The third option is a roll-pin. While many of you may have used a roll-pin design on a riggers belt, such as a BLACKHAWK! CQB belt, the Brits have a slightly different take on it. The British style of roll pin belt incorporates a metal extension on the side with a small nylon tab. This tab is what allows the belt to be adjusted so quickly. Simply pull the tab away from your body and either loosen or tighten as needed. This is accentuated by the fact that the British belt is thin, really just a 2 inch (50mm) strip of webbing.
The roll pin buckle is on the left side, and should be kept tightened as close to the hippo belt as possible. You do not want the roll pin to centered, for several reasons. The first is that it can become twisted, especially if you’re low-crawling. Secondly, the British Tactical webbing is slick, allowing it to slide rapidly through the roll pin buckle when tension is removed.
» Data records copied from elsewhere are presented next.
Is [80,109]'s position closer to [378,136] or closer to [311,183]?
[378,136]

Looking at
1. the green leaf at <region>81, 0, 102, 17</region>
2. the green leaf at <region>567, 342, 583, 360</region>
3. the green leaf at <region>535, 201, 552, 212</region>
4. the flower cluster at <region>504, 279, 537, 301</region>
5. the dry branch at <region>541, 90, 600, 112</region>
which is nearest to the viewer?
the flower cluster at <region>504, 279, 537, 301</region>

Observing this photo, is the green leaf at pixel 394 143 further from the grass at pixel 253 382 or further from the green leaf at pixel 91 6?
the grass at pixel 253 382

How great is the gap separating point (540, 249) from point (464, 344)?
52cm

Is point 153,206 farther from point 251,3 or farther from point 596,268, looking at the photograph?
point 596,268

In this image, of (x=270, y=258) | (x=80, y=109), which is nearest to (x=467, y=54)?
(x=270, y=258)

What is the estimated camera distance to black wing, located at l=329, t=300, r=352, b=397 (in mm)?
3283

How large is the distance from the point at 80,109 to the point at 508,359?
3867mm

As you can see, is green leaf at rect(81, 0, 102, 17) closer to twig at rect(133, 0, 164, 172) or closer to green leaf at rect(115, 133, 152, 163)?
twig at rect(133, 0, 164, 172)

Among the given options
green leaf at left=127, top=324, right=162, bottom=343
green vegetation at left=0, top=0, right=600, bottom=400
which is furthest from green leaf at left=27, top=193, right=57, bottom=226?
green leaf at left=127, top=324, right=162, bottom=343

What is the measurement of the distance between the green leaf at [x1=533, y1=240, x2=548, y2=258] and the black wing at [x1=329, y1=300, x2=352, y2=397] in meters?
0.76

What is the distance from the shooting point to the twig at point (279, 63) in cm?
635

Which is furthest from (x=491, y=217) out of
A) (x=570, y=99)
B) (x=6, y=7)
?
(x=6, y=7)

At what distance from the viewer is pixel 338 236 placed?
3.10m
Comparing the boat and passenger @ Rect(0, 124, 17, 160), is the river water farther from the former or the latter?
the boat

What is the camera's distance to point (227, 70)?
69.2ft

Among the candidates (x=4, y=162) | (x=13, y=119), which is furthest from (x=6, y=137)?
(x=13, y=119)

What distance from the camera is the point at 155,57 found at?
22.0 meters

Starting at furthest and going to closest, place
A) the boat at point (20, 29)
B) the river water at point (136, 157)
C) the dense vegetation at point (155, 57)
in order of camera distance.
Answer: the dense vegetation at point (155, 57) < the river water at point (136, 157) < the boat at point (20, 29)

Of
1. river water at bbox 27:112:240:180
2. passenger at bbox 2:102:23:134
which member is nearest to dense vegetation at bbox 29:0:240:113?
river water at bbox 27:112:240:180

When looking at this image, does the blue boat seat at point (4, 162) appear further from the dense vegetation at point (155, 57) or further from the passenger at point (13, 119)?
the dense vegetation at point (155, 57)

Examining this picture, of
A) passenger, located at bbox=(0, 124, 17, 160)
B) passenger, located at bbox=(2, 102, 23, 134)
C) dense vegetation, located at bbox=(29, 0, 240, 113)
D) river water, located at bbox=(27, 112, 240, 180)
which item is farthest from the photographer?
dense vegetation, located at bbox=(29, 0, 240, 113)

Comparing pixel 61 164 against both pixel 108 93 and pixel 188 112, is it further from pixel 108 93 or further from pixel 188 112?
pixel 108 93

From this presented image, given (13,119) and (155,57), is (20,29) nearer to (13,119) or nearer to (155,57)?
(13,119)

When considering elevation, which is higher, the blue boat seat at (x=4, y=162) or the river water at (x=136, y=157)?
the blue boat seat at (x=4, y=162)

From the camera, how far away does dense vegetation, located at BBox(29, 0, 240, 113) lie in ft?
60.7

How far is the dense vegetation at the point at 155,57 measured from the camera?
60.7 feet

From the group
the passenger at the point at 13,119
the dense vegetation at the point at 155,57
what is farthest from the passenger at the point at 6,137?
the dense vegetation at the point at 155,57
If there is significant outward tension on the webbing and buckle (from your body when the belt is cinched tight), then pulling the release tab outward will result in the webbing flying through the buckle. This makes it, in effect, a quick-release system.
A Few Points About Support
American battle belts traditionally have either three or four-point harnesses. The old ALICE suspenders had four points, regardless of whether they were Y or H-harnesses. The Y-harness split into two attachment points at the bottom. The newer Marine Sub Belt has a simple 3-point harness, as covered in a previous article. This is the exception to the rule, however. We generally have two points of attachment in the front and two in the back, better to support a fully-loaded battle belt.
Again, the British do it differently. Their Hippo belts use a six-point attachment. The front of the yoke has two straps which attach to D-rings on the right and left of the belt buckle. The rear has two traditional straps that attach at the rear, by the small of the back. In addition, there are two straps which come off the rear corners of the yoke at 45 degree angle and wrap around to attach to D-rings on the sides of the hippo belt.
Combined with the broad, padded yoke, this leads to a more stable and robust system. It allows the user to carry more weight and yet keep it sturdily mounted on the hips without fear of shifting or undue shoulder fatigue. This is a major consideration when you are going to use the Hippo belt as your main load-carrying equipment. The hippo belt is able to carry your basic load-out, including:
- 6 AR magazines
- 2 pistol magazines
- USMC Individual First Aid Kit – H-bandages, gauze, tourniquet, ace bandage, naseophalangial airway, Bolin chest seal, shears, medical tape, pill pack, band-aids, space blanket, foot cream, foot tape, chapstick
- British Tactical Hoplite Large Utility Pouch holding a 2-quart canteen
- British Tactical Vertical Utility Pouch with canteen cup, peanut butter, small bag of rice, chocolate bar, small tin of sweetened condensed milk, coffee in tea-bags
- USMC IFAK pouch with canteen cup, canteen stove, poncho stuffed into it, flashlight, bundle of 550 paracord and 5 small tent stakes
- Handgun – a SIG P226
In addition, I’ll find a way to route a drinking hose from the up over the shoulder. An extra tourniquet and a radio microphone will go on the left shoulder of the yoke. These broad shoulder pads have a tendency to pull out to the sides, and could slip off the shoulders. British Tactical solved this potential problem by adding an adjustable sternum strap. The strap leads to increased comfort and wearability.
Impressions of the Hippo
The Hippo belt is very well made. The Bar tack stitching is neat, straight, and there are no loose threads. The inside is made of covered closed-cell foam, and provides a good cushion for even heavy loads. Surprisingly, the whole ensemble is rather light. That is, except for the roll pin buckle. You could use that bit to bludgeon a bear to death.